**INSTRUCTIONS FOR THE TASK**
Copy every line below exactly.
[Opening THE INPUT section]
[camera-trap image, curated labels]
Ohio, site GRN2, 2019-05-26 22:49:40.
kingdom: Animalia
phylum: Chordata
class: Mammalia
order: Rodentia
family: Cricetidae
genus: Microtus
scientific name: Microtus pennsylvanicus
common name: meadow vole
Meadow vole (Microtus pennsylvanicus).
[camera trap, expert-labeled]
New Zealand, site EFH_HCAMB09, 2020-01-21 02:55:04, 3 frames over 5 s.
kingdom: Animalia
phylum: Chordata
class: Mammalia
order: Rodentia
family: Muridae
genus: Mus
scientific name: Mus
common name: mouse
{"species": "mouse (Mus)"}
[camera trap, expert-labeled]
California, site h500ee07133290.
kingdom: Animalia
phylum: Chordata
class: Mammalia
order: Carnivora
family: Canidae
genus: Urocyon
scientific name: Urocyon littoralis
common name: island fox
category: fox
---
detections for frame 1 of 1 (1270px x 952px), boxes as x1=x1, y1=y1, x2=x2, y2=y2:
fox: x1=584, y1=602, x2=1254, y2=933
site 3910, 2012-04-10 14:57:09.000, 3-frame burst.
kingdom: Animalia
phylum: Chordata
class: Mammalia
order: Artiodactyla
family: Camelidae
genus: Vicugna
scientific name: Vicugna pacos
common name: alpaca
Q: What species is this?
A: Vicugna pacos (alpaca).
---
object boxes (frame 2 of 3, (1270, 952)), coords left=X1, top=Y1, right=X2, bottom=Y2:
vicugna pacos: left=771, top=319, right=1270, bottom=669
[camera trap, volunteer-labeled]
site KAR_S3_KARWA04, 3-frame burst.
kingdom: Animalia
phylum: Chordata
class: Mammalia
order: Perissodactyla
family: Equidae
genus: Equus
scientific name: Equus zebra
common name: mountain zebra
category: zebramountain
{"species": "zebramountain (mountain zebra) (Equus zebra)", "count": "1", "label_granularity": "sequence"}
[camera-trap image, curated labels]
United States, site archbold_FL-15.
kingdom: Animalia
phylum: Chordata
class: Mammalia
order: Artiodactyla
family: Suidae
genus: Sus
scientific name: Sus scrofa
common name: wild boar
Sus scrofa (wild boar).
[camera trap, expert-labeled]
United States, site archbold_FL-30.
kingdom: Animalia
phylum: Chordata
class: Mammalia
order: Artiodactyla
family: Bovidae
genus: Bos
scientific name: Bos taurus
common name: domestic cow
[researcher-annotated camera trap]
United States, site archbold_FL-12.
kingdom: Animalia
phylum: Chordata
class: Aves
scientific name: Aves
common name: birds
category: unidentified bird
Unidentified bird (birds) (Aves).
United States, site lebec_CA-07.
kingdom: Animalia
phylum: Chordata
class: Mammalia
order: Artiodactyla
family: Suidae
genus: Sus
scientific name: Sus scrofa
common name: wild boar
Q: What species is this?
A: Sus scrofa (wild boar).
[Closing THE INPUT section]
**REPLY**
[camera-trap image, curated labels]
Ohio, site GRN2, 2019-05-26 22:49:40.
kingdom: Animalia
phylum: Chordata
class: Mammalia
order: Rodentia
family: Cricetidae
genus: Microtus
scientific name: Microtus pennsylvanicus
common name: meadow vole
Meadow vole (Microtus pennsylvanicus).
[camera trap, expert-labeled]
New Zealand, site EFH_HCAMB09, 2020-01-21 02:55:04, 3 frames over 5 s.
kingdom: Animalia
phylum: Chordata
class: Mammalia
order: Rodentia
family: Muridae
genus: Mus
scientific name: Mus
common name: mouse
{"species": "mouse (Mus)"}
[camera trap, expert-labeled]
California, site h500ee07133290.
kingdom: Animalia
phylum: Chordata
class: Mammalia
order: Carnivora
family: Canidae
genus: Urocyon
scientific name: Urocyon littoralis
common name: island fox
category: fox
---
detections for frame 1 of 1 (1270px x 952px), boxes as x1=x1, y1=y1, x2=x2, y2=y2:
fox: x1=584, y1=602, x2=1254, y2=933
site 3910, 2012-04-10 14:57:09.000, 3-frame burst.
kingdom: Animalia
phylum: Chordata
class: Mammalia
order: Artiodactyla
family: Camelidae
genus: Vicugna
scientific name: Vicugna pacos
common name: alpaca
Q: What species is this?
A: Vicugna pacos (alpaca).
---
object boxes (frame 2 of 3, (1270, 952)), coords left=X1, top=Y1, right=X2, bottom=Y2:
vicugna pacos: left=771, top=319, right=1270, bottom=669
[camera trap, volunteer-labeled]
site KAR_S3_KARWA04, 3-frame burst.
kingdom: Animalia
phylum: Chordata
class: Mammalia
order: Perissodactyla
family: Equidae
genus: Equus
scientific name: Equus zebra
common name: mountain zebra
category: zebramountain
{"species": "zebramountain (mountain zebra) (Equus zebra)", "count": "1", "label_granularity": "sequence"}
[camera-trap image, curated labels]
United States, site archbold_FL-15.
kingdom: Animalia
phylum: Chordata
class: Mammalia
order: Artiodactyla
family: Suidae
genus: Sus
scientific name: Sus scrofa
common name: wild boar
Sus scrofa (wild boar).
[camera trap, expert-labeled]
United States, site archbold_FL-30.
kingdom: Animalia
phylum: Chordata
class: Mammalia
order: Artiodactyla
family: Bovidae
genus: Bos
scientific name: Bos taurus
common name: domestic cow
[researcher-annotated camera trap]
United States, site archbold_FL-12.
kingdom: Animalia
phylum: Chordata
class: Aves
scientific name: Aves
common name: birds
category: unidentified bird
Unidentified bird (birds) (Aves).
United States, site lebec_CA-07.
kingdom: Animalia
phylum: Chordata
class: Mammalia
order: Artiodactyla
family: Suidae
genus: Sus
scientific name: Sus scrofa
common name: wild boar
Q: What species is this?
A: Sus scrofa (wild boar).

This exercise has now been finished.